Will it be third time lucky for gold futures trading in Hong Kong?
Physical delivery and longer trading time should help the HKEX to achieve higher turnover on its third attempt to launch gold trading, say traders
Will it be a case of third time lucky as Hong Kong Exchanges and Clearing attempts once again to launch gold futures on Monday?
There is certainly a sense of optimism among traders this time around, as the new products offer physical delivery and favourable trading times.
Seen as the latest move by the local bourse to diversify its income sources and products, HKEX chief executive Charles Li Xiaojia will host a ceremony for the launch of two new gold futures products – one in US dollars the other in yuan – with physical delivery.
“I believe HKEX will be successful in launching the gold futures this time as it has physical delivery of the products, which will attract gold jewellery manufacturers and users to trade. The previous gold futures traded at the exchange did not have physical delivery, which was why there were such little trading,” said Haywood Cheung Tak-hay, president of the Chinese Gold and Silver Exchange Society (CGSE), which trades spot gold in taels, a weight fixed in China at 50 grams.

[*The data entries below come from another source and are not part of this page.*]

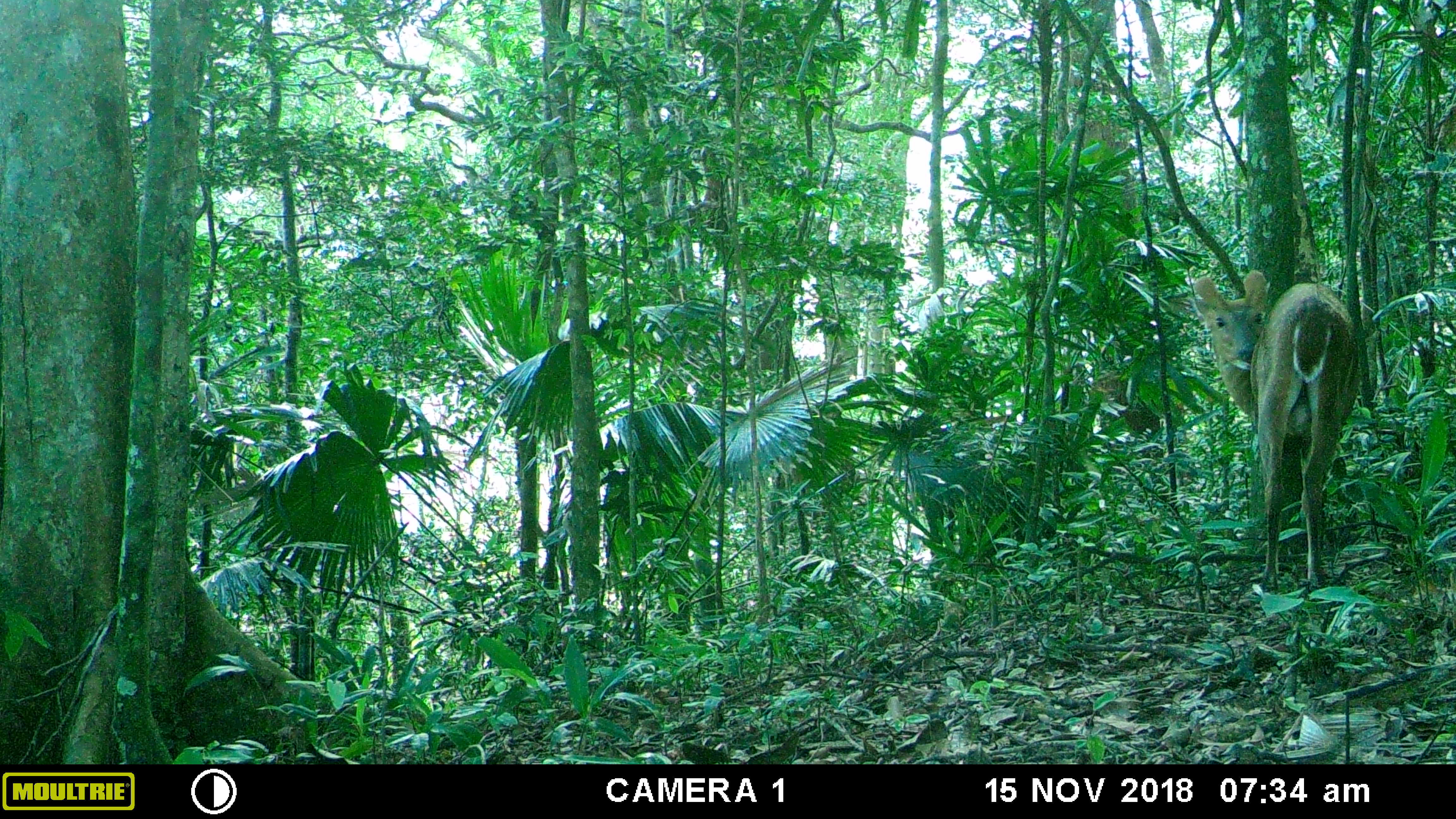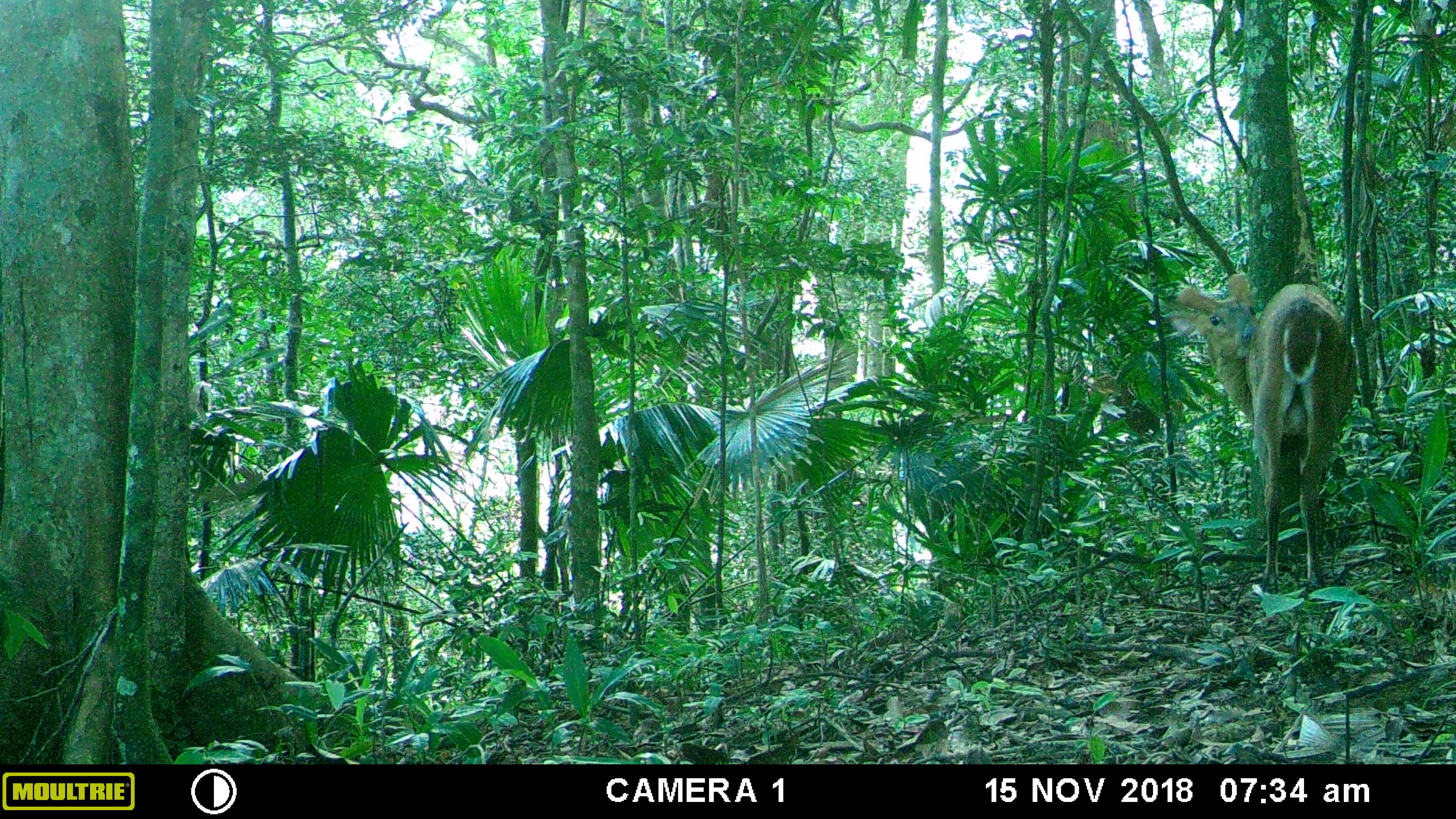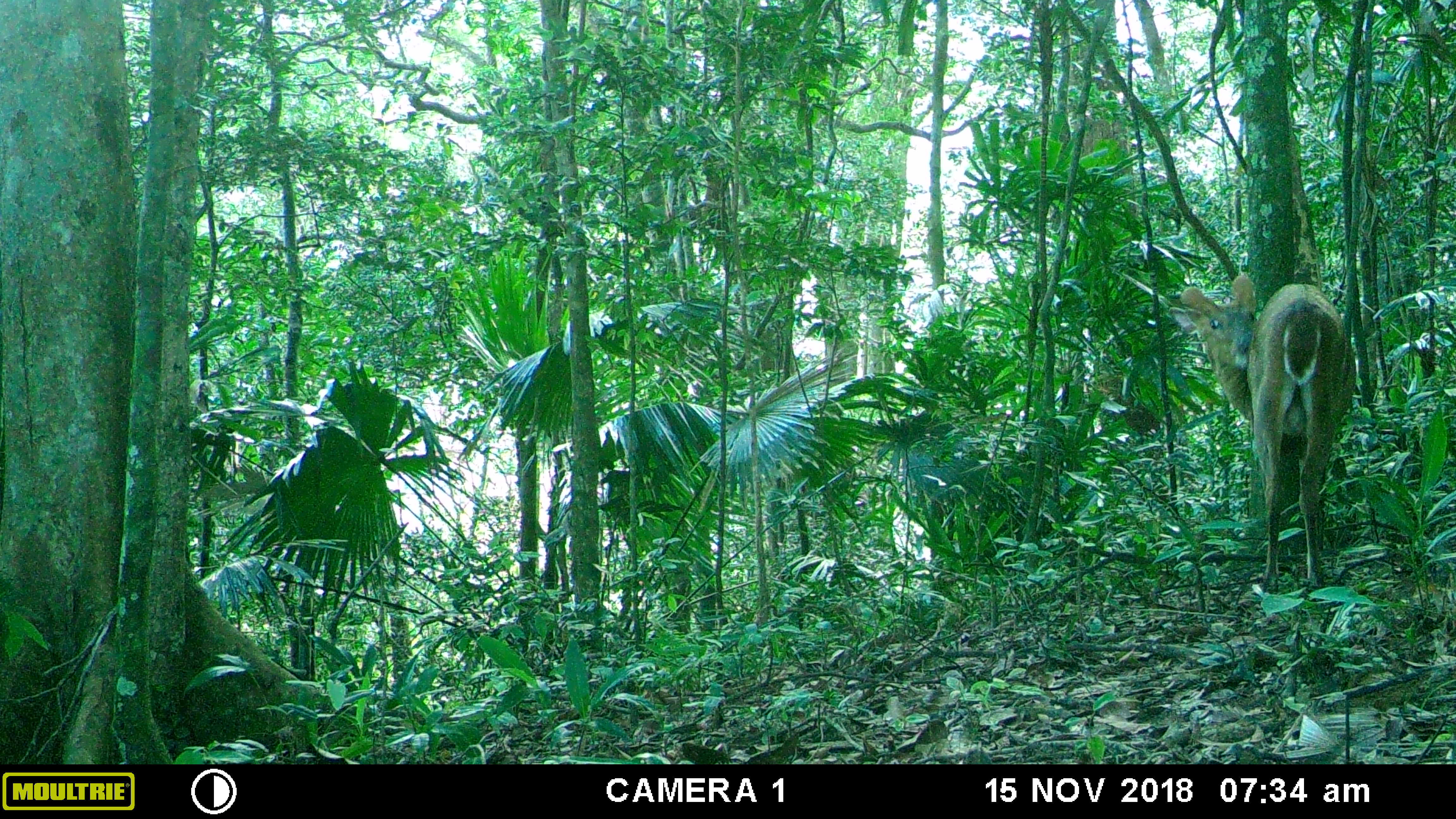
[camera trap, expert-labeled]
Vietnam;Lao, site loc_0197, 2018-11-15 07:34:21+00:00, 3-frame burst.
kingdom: Animalia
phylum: Chordata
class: Mammalia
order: Artiodactyla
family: Cervidae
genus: Muntiacus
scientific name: Muntiacus vuquangensis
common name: large-antlered muntjac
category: large antlered muntjac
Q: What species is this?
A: Large antlered muntjac (large-antlered muntjac) (Muntiacus vuquangensis).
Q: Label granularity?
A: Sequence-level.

Cheung does not consider HKEX as a competitor.
“HKEX and the Chinese Gold & Silver Exchange Society are partners and not competitors. We have signed a memorandum of understanding for us to co-operate with each others in gold trading,” Cheung said.
In an interview with the South China Morning Post, Cheung said HKEX would consider using the local gold bourse’s gold vault and other facilities for physical delivery. The 170 members of the CGSE would like to use the HKEX products for hedging their investments.
“The gold market is very active nowadays and we can have more than one market to trade gold. What is more important is to have the right products for the investors to trade,” he added.
This will be the third attempt by HKEX to launch gold futures contracts.
The last was during the financial crisis in October 2008. That contract was scrapped in March 2015 after drawing little interest and recording virtually no turnover in 2014.
The Futures Exchange, now a unit of HKEX, first traded gold futures in the 1980s. But that was abolished in the mid-’90s owing to a lack of interest.
Jasper Lo Cho-yan, chief strategist at King International Financial Holdings and a gold trader of 20 years, said the previous two exchange-traded gold products were hard to sell as their margins were too high.
“I tried to sell the HKEX gold products to clients when it launched them in 2008 but it was very hard to convince investors to trade, as it demanded too high a deposit and its trading hours were too short,” Lo said.
Usually, gold trading firms only charge customers 3 to 5 per cent of the deposit for gold futures products but the previous HKEX contracts required a margin of 10 to 15 per cent of the value of the contracts, Lo said.
The new gold futures collect a margin of about 5 to 8 per cent of the value of the contract, which is more reasonable, Lo said.
“The political tension between the US and North Korea as well as other geographic conflict would add demand to gold trading. The HKEX has found the right time to relaunch the gold products,” he said.
Alfred Yeung Ping-kwan, founding chairman of Glory Sky Group, which trades gold and stocks for customers, also believes the gold futures to be launched on Monday will be popular because they offer better product features and more friendly trading hours.
“The gold futures launched in 2008 only traded eight hours a day, which made it hard to compete with overseas exchange,” he said.
Lessons have been learned, and the two new gold futures will trade 16 hours a day.
“This is better than the gold futures before. However, some investors may still consider this not to be long enough as many overseas markets trade almost around the clock already,” said Yeung.
Chicago Mercantile Exchange (CME) in the US, for example, trades 23 hours a day.
Cheung agreed that HKEX should consider extending the trading hours for its gold products to “around the clock” at a later stage.